= Instructions to follow =
Give the entries again, word for word.

## start

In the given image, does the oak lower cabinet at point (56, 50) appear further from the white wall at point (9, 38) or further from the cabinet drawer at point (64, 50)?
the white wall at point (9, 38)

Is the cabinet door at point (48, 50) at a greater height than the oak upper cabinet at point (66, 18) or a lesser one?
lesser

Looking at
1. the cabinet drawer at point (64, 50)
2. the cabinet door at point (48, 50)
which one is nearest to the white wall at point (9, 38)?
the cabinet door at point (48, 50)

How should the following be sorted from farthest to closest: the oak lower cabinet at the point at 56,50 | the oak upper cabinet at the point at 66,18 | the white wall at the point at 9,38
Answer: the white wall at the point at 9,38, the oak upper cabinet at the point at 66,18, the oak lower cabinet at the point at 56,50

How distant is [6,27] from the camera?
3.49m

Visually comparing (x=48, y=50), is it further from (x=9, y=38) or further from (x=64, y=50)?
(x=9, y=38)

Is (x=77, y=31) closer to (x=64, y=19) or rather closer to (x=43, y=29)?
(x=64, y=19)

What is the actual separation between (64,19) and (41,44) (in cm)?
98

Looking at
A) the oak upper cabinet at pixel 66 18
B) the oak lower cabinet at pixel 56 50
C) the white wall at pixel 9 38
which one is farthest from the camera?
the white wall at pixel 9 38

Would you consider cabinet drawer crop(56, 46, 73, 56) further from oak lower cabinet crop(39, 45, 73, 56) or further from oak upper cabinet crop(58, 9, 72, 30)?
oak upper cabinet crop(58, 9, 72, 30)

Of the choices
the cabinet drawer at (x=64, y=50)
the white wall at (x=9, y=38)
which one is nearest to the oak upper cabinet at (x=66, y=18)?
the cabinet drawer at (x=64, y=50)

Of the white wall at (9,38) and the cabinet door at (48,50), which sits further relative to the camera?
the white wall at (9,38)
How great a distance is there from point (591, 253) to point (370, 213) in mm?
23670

## end

= Result =
In the given image, does the oak lower cabinet at point (56, 50) appear further from the white wall at point (9, 38) or further from the cabinet drawer at point (64, 50)?
the white wall at point (9, 38)

Is the cabinet door at point (48, 50) at a greater height than the oak upper cabinet at point (66, 18) or a lesser one?
lesser

Looking at
1. the cabinet drawer at point (64, 50)
2. the cabinet door at point (48, 50)
which one is nearest to the white wall at point (9, 38)?
the cabinet door at point (48, 50)

How should the following be sorted from farthest to closest: the oak lower cabinet at the point at 56,50 | the oak upper cabinet at the point at 66,18 | the white wall at the point at 9,38
Answer: the white wall at the point at 9,38, the oak upper cabinet at the point at 66,18, the oak lower cabinet at the point at 56,50

How distant is [6,27] from the camera?
3.49m

Visually comparing (x=48, y=50), is it further from (x=9, y=38) or further from (x=64, y=50)?
(x=9, y=38)

Is (x=77, y=31) closer to (x=64, y=19) or rather closer to (x=43, y=29)?
(x=64, y=19)

What is the actual separation between (64,19) and (41,44) (in cm)?
98

Looking at
A) the oak upper cabinet at pixel 66 18
B) the oak lower cabinet at pixel 56 50
C) the white wall at pixel 9 38
which one is farthest from the camera?
the white wall at pixel 9 38

Would you consider cabinet drawer crop(56, 46, 73, 56) further from oak lower cabinet crop(39, 45, 73, 56) or further from oak upper cabinet crop(58, 9, 72, 30)?
oak upper cabinet crop(58, 9, 72, 30)

Of the choices
the cabinet drawer at (x=64, y=50)
the white wall at (x=9, y=38)
which one is nearest to the oak upper cabinet at (x=66, y=18)?
the cabinet drawer at (x=64, y=50)

Of the white wall at (9,38) and the cabinet door at (48,50), which sits further relative to the camera?
the white wall at (9,38)
How great a distance is there from point (591, 253) to point (370, 213) in mm?
23670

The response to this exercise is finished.